* TASK TO CARRY OUT
Write the next part of the commentary on Wallace and intelligent design, starting right after its last sentence.

* TEXT
Had Charles Darwin exhibited even one of those passions, the Discoveroids would never cease shouting it from the rooftops. But Wallace embraced them all, and the Discoveroids embrace Wallace. Why? Because along with all his other faults and unscientific delusions, he seems to have been groping toward a primitive version of the Discoveroids’ “theory” of intelligent design. So Wallace is their man!
Do I dare use the adjective “progressive”? Wallace was certainly that — in his socialism and in his rejection of the typical 19th-century racism that Darwin himself embodied. Beyond that, Wallace went on to reject key points in Darwinian theory in favor of a proto-intelligent design view:
Darwin embodied racism? No, not at all. That’s Discoveroid mythology (see Racism, Eugenics, and Darwin). Then Klinghoffer purports to quote from Scambray’s review of Flannery’s work, beginning with this:
Flannery makes a persuasive case that Wallace’s wide experiences and definitive scientific observations made him an early and convincing advocate of what is now called intelligent design.

* SUPPLIED MATERIAL
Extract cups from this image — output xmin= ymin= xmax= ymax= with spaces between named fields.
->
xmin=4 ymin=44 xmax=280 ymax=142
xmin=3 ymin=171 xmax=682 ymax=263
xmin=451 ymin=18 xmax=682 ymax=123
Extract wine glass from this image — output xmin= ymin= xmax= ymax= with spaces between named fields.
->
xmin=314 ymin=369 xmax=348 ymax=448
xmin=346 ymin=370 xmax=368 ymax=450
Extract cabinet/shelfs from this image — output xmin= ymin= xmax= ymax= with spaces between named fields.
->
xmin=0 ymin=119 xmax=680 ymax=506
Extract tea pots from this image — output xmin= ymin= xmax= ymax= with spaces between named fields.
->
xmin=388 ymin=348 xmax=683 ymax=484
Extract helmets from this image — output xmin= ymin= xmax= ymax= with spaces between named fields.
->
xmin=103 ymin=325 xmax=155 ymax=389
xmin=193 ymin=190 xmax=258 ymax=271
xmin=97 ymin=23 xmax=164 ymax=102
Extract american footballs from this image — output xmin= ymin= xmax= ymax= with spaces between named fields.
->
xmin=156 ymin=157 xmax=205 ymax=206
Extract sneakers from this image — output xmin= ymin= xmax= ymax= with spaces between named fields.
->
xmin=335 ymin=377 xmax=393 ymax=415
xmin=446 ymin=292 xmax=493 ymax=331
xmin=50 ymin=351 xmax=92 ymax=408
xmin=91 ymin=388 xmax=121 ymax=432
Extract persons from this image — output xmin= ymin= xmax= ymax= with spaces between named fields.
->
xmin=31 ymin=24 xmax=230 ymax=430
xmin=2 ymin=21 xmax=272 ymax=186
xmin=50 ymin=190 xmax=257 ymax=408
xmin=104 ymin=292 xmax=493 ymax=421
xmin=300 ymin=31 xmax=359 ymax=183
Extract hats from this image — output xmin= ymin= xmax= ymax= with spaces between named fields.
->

* REPLY
Or, as we would put it, Wallace’s mind became increasingly unhinged late in life, to the point where the Discoveroids find it to be compatible with theirs. Let’s read one more quote from Scambray’s review:
Wallace, on the contrary, found that a materialist account of evolution could not explain the great discontinuities in nature, like the unbridgeable gap separating dead matter from life and the profound differences between plants and animals and the impassable chasm separating man from the rest of the animal kingdom, including man’s unique pursuit of love, beauty and truth.
Whoopie! Skipping a whole bunch of stuff, Klinghoffer wraps it all up with this:
Wallace saw forward into the future to the day when the purposes and goals of an “Overriding Intelligence” would be recognized in nature, while Darwin — and his followers down to the present — remain entrenched, imprisoned really, in a creaky and sclerotic 19th-century materialism.
Yes! Darwin remained bogged down in science, while Wallace moved ahead — into a bright new future of mumbo-jumbo and Oogity Boogity. It’s no wonder the Discoveroids admire him.